## GIVEN PROBLEM 1
Say whether each statement below agrees with the text on processing survey data at sea, answering yes or no and quoting the words from the text that decide it. (a) The Ocean Mapping Group is at the University of New Brunswick. (b) Turns at the ends of survey lines are kept in the navigation data. (c) Sound velocity profiler information is written to a file ending in .svp.
## GIVEN PROBLEM 2
Write the next part of the text on processing survey data at sea, picking up after its last sentence.

## EXTRACTED TEXT
Data processing and editing at sea
Processing of the data was carried out by USGS personnel with assistance from the Ocean Mapping Group at the University of New Brunswick (UNB), Canada. A suite of processing software (called swathed) developed by the Ocean Mapping Group (<www.omg.unb.ca/~jhc/SwathEd.html>) was used to process, edit, and archive the bathymetric soundings.
The processing and editing steps carried out on board the ship were:
1.. Demultiplex (unravel) the Simrad data files using RT to generate separate files for a given raw file (filename.raw_all) containing navigation (filename.nav), depth soundings (filename.merged), sidescan sonar backscatter values (filename.merged_ssdata), acquisition parameters (filename.param) sound velocity at the transducer (filename.sv_tdcr) and sound velocity profiler information (filename.svp).
Command line: RT -packdown -background -WRITE -em1000 -CnC -prefix RawFiles/ -suffix _raw.all -out ProcessedFiles/InputFilenamePrefix InputFilenamePrefix
2. Edit the navigation data on-screen using the SwathEd routine jview to remove undesirable points, including turns at the ends of survey lines. Jview also rejects stray GPS fixes outside of the survey area, as set by the operator.
Command line: jview -rejectnav -navedit filename.nav MassbayMap.sun_315
3. Edit the multibeam soundings for each trackline. SwathEd displays blocks of data across and along the trackline. Anomalous points were identified by comparison to other points and by an understanding of the sea floor geology and morphology. Anomalous soundings were removed.

## DATASET ROWS
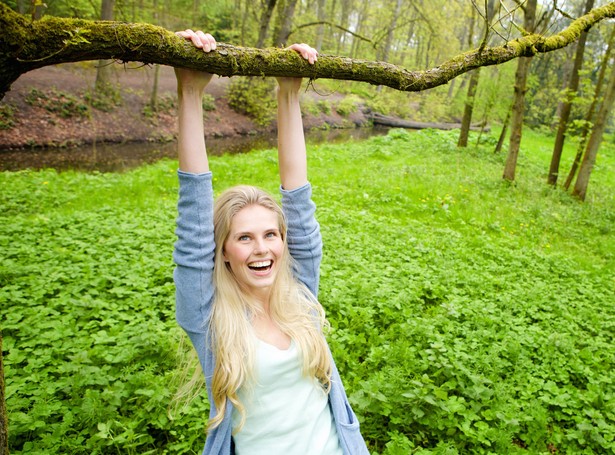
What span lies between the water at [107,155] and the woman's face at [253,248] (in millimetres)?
12234

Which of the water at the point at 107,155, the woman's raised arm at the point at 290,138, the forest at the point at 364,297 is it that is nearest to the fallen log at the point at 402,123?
the water at the point at 107,155

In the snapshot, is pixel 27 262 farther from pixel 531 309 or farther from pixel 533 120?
pixel 533 120

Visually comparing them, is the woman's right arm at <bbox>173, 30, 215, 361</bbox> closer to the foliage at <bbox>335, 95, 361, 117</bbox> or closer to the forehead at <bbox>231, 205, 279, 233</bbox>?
the forehead at <bbox>231, 205, 279, 233</bbox>

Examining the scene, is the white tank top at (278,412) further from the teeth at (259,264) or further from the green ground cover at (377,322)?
the green ground cover at (377,322)

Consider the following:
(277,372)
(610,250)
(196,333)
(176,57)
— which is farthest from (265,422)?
(610,250)

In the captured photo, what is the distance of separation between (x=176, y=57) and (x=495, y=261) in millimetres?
6286

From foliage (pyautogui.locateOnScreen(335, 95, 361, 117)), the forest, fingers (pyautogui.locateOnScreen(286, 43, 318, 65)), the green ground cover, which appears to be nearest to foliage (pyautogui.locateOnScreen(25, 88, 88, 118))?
the forest

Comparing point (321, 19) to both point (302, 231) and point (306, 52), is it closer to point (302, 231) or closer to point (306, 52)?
point (306, 52)

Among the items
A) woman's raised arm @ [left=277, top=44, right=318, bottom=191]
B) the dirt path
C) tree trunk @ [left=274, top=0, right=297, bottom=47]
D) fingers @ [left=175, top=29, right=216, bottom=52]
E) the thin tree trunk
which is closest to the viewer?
fingers @ [left=175, top=29, right=216, bottom=52]

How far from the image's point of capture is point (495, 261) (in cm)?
676

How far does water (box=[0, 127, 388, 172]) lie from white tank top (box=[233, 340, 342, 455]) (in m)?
12.5

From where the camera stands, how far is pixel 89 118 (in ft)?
48.4

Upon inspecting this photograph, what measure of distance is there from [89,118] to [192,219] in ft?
49.9

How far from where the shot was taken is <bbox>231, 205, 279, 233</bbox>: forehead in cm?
188
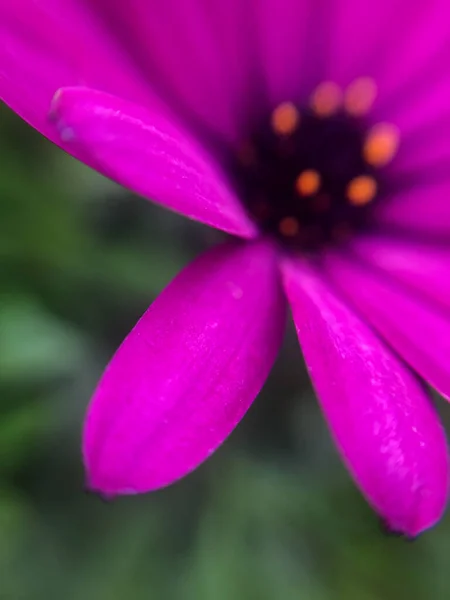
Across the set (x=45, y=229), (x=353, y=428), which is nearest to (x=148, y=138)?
(x=353, y=428)

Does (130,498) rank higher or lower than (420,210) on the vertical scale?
lower

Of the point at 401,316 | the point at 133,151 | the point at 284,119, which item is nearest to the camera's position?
the point at 133,151

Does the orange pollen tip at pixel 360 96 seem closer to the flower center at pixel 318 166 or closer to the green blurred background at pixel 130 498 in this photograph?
the flower center at pixel 318 166

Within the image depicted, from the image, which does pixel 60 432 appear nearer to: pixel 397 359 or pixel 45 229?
pixel 45 229

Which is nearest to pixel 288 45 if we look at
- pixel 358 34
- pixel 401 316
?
pixel 358 34

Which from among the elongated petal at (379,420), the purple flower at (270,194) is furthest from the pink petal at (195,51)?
the elongated petal at (379,420)

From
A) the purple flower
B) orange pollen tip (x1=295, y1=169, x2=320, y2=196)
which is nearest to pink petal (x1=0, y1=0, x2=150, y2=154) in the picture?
the purple flower

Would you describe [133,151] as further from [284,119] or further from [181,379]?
[284,119]
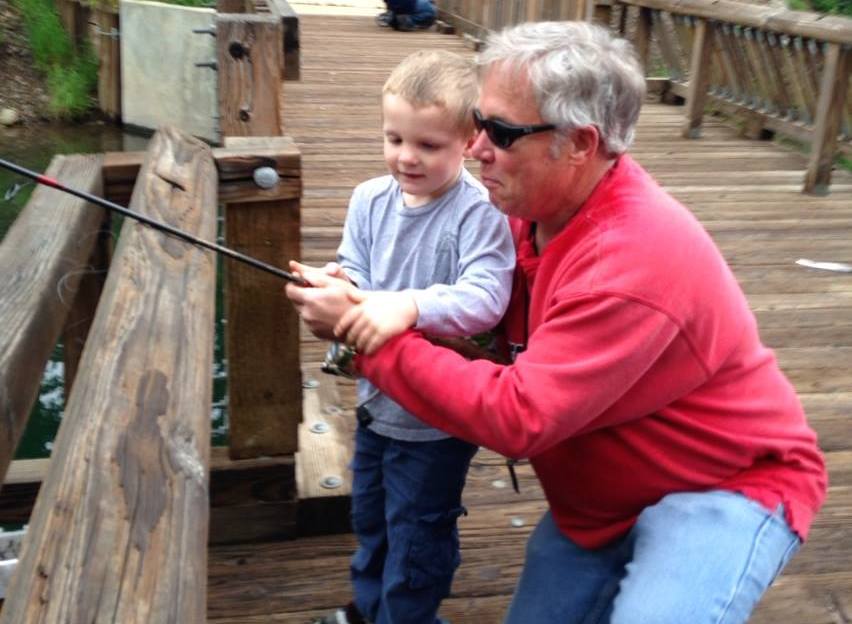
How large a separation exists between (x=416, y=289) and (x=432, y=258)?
7 centimetres

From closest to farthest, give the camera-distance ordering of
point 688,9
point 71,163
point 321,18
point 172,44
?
point 71,163 < point 688,9 < point 172,44 < point 321,18

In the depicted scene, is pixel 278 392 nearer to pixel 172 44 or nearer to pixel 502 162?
pixel 502 162

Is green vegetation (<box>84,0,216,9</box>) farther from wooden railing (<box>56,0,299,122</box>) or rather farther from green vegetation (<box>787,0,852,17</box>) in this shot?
green vegetation (<box>787,0,852,17</box>)

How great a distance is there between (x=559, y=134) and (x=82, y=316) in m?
1.68

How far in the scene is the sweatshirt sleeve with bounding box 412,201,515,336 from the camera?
75.2 inches

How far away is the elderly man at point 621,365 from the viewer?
165 centimetres

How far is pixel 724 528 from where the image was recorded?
68.0 inches

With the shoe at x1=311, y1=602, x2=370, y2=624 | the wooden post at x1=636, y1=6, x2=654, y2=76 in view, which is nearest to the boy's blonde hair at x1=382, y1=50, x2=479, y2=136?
the shoe at x1=311, y1=602, x2=370, y2=624

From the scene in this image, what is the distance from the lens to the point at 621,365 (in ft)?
5.38

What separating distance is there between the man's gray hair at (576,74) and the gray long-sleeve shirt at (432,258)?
1.19 ft

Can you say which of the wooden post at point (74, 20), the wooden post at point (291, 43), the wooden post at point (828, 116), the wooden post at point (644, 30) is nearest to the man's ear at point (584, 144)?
the wooden post at point (291, 43)

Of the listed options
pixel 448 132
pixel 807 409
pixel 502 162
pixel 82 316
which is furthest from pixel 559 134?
pixel 807 409

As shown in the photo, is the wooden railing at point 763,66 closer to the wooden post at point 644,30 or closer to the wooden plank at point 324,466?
the wooden post at point 644,30

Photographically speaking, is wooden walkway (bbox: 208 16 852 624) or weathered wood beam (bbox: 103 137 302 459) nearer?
weathered wood beam (bbox: 103 137 302 459)
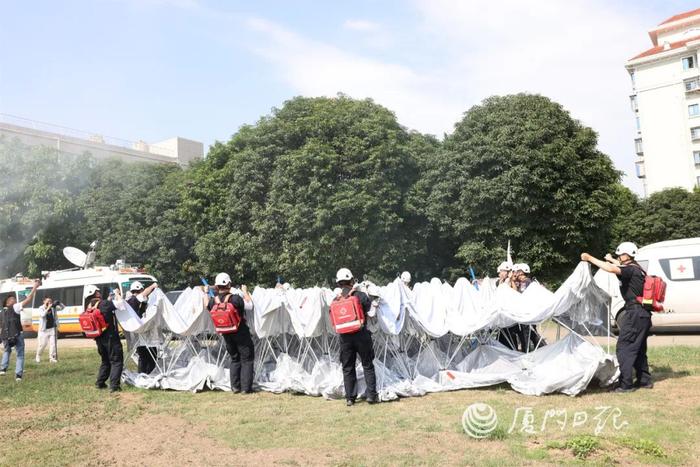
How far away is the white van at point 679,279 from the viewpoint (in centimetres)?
1374

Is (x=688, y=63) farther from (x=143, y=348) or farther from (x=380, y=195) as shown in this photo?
(x=143, y=348)

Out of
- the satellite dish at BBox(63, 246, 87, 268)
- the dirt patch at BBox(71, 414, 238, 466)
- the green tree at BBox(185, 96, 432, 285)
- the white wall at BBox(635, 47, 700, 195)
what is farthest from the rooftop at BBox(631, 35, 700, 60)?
the dirt patch at BBox(71, 414, 238, 466)

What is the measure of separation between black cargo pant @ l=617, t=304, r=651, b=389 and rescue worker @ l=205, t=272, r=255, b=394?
5.16m

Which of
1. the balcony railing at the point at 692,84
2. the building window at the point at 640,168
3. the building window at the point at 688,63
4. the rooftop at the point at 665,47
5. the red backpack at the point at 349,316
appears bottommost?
the red backpack at the point at 349,316

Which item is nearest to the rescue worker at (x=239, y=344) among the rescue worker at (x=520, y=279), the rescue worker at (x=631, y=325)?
the rescue worker at (x=520, y=279)

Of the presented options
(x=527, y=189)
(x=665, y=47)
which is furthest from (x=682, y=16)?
(x=527, y=189)

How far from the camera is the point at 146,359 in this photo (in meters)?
10.5

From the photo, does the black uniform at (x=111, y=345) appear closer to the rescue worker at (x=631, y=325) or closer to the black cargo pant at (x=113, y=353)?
the black cargo pant at (x=113, y=353)

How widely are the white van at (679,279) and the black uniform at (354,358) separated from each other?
30.6 feet

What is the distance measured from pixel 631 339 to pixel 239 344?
17.9 ft

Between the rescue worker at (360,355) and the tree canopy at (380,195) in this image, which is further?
the tree canopy at (380,195)

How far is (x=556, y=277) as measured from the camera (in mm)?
22891

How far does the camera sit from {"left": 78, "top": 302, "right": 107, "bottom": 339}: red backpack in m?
9.35

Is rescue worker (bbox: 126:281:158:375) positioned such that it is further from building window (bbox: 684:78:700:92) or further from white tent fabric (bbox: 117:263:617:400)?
building window (bbox: 684:78:700:92)
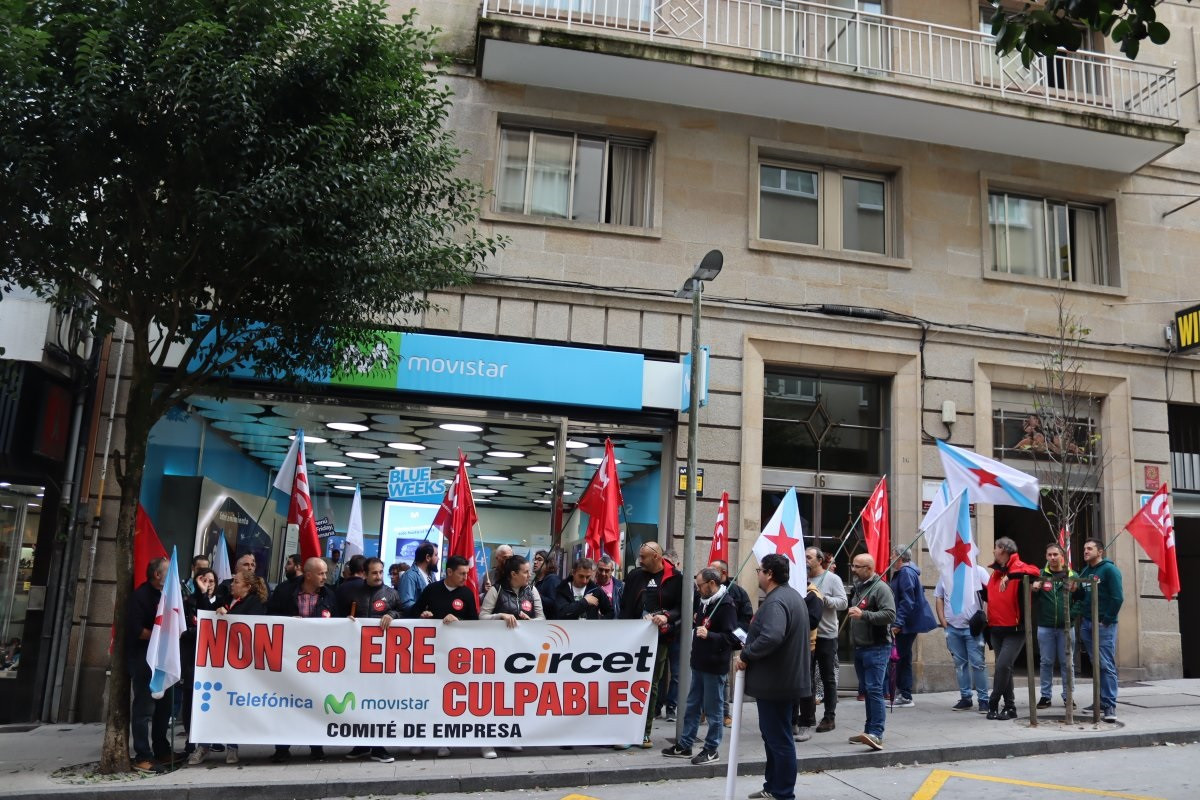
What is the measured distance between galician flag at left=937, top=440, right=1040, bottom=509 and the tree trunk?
771 cm

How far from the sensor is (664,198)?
13.7m

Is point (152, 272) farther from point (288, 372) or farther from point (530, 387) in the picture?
point (530, 387)

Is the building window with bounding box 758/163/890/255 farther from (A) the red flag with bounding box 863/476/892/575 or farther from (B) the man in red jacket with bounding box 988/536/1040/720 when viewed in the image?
(B) the man in red jacket with bounding box 988/536/1040/720

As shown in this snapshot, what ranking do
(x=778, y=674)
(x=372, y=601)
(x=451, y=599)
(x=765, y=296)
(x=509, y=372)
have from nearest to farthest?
(x=778, y=674) < (x=451, y=599) < (x=372, y=601) < (x=509, y=372) < (x=765, y=296)

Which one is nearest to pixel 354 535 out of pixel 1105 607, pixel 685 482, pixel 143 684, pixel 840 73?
pixel 143 684

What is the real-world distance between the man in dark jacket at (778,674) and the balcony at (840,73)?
814 centimetres

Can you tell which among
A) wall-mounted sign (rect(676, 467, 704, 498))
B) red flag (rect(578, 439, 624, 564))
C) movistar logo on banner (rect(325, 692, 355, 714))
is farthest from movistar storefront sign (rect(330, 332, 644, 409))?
movistar logo on banner (rect(325, 692, 355, 714))

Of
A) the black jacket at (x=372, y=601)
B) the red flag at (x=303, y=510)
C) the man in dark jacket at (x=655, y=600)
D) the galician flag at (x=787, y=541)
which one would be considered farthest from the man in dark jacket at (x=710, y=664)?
the red flag at (x=303, y=510)

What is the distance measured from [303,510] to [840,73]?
8811 millimetres

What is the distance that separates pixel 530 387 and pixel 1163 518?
24.5 ft

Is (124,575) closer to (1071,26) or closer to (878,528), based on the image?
(878,528)

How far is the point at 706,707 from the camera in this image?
8.84 metres

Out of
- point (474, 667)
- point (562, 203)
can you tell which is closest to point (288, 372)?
point (474, 667)

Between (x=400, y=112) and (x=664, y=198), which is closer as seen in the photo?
(x=400, y=112)
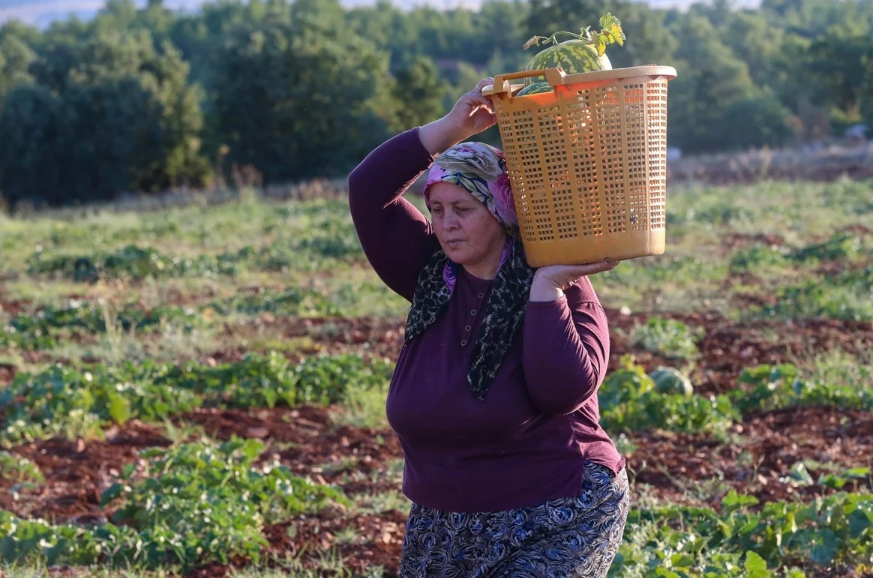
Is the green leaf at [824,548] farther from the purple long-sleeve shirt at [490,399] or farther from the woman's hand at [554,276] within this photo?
the woman's hand at [554,276]

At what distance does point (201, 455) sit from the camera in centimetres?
489

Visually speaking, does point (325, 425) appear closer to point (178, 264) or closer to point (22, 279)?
point (178, 264)

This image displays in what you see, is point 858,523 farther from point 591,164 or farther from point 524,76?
point 524,76

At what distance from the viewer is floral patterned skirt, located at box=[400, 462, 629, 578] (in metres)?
2.73

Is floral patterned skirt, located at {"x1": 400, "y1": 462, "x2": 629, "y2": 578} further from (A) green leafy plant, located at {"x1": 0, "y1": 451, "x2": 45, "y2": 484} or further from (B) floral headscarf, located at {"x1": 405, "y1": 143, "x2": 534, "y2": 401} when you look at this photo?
(A) green leafy plant, located at {"x1": 0, "y1": 451, "x2": 45, "y2": 484}

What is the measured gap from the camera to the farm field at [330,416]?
13.6 ft

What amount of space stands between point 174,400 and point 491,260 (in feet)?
14.1

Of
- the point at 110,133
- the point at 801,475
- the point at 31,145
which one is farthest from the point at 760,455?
the point at 31,145

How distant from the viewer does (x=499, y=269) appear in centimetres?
279

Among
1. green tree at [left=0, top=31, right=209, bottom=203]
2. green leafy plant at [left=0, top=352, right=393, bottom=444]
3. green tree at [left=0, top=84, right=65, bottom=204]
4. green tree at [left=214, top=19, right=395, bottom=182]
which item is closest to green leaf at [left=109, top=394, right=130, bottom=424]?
green leafy plant at [left=0, top=352, right=393, bottom=444]

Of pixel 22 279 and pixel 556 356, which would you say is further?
pixel 22 279

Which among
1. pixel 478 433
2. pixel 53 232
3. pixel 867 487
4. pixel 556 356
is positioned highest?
pixel 556 356

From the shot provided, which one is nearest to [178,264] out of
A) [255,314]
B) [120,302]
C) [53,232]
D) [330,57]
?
[120,302]

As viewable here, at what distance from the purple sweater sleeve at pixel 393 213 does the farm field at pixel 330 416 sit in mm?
1312
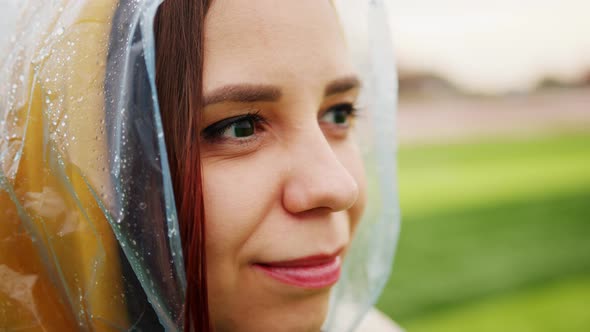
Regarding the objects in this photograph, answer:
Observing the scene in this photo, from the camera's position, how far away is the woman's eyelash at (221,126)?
1.01 meters

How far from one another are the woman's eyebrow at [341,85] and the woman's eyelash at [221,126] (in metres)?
0.17

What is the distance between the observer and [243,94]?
98 cm

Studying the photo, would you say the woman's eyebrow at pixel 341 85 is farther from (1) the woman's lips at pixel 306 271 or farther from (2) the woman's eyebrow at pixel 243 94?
(1) the woman's lips at pixel 306 271

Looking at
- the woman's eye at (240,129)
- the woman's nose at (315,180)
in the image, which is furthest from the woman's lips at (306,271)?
the woman's eye at (240,129)

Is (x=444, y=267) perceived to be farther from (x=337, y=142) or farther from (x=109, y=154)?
(x=109, y=154)

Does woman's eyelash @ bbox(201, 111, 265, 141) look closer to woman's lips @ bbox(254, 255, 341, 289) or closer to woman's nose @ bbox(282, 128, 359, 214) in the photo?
woman's nose @ bbox(282, 128, 359, 214)

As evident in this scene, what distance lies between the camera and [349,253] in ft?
5.16

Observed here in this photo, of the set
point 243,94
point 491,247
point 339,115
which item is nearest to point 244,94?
point 243,94

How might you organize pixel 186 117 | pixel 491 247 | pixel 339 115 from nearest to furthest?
pixel 186 117, pixel 339 115, pixel 491 247

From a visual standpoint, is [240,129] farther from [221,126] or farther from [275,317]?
[275,317]

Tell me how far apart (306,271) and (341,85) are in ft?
1.30

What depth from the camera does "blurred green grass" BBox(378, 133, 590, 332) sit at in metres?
3.69

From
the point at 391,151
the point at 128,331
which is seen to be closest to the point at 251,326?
the point at 128,331

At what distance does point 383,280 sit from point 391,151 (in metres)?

## EXERCISE RESPONSE 1
(a) Yes: "the Ocean Mapping Group at the University of New Brunswick (UNB), Canada".
(b) No: "to remove undesirable points, including turns at the ends of survey lines".
(c) Yes: "sound velocity profiler information (filename.svp)".

## EXERCISE RESPONSE 2
Command line: swathed filename.merged
4. Map the bathymetric soundings from each processed data file onto a Mercator grid or DTM using weigh_grid with grid nodes spaced at 6 meters. The weigh_grid program creates a DTM by summing up the weighted contributions of all the provided data into the DTM. The weighted contributions only extend to a user defined region around the true location of the estimate (the cutoff). The weight of an individual point contribution decays away from the node location based on the order of the Butterworth (inverse weighting) filter (-power n), the width of the flat topped radius of the weighting function (-lambda n.n), and the absolute cutoff limit (-cutoff) that will be used for data points contributing to a node. In addition, each beam/other value can be pre-weighted if required to account for its reliability. A custom weight file for each beam is created by hand and input into the weigh_grid program using the -custom_weight option. Three files are created which are used by the weigh_grid program. An ".r4" file, which contains the grid node values in binary format, an "r4_weights" file, and an "r4_weight_depth" file. To do the summing of the weights, the .r4_weights file contains the sums of the weights for each data point contributing to the node, and the .r4_weight_depth file contains the sum of the weights x the depths. Naturally the solution is: weight_depth/weights for each node. For more information, visit the OMG website at <
http://www.omg.unb.ca>.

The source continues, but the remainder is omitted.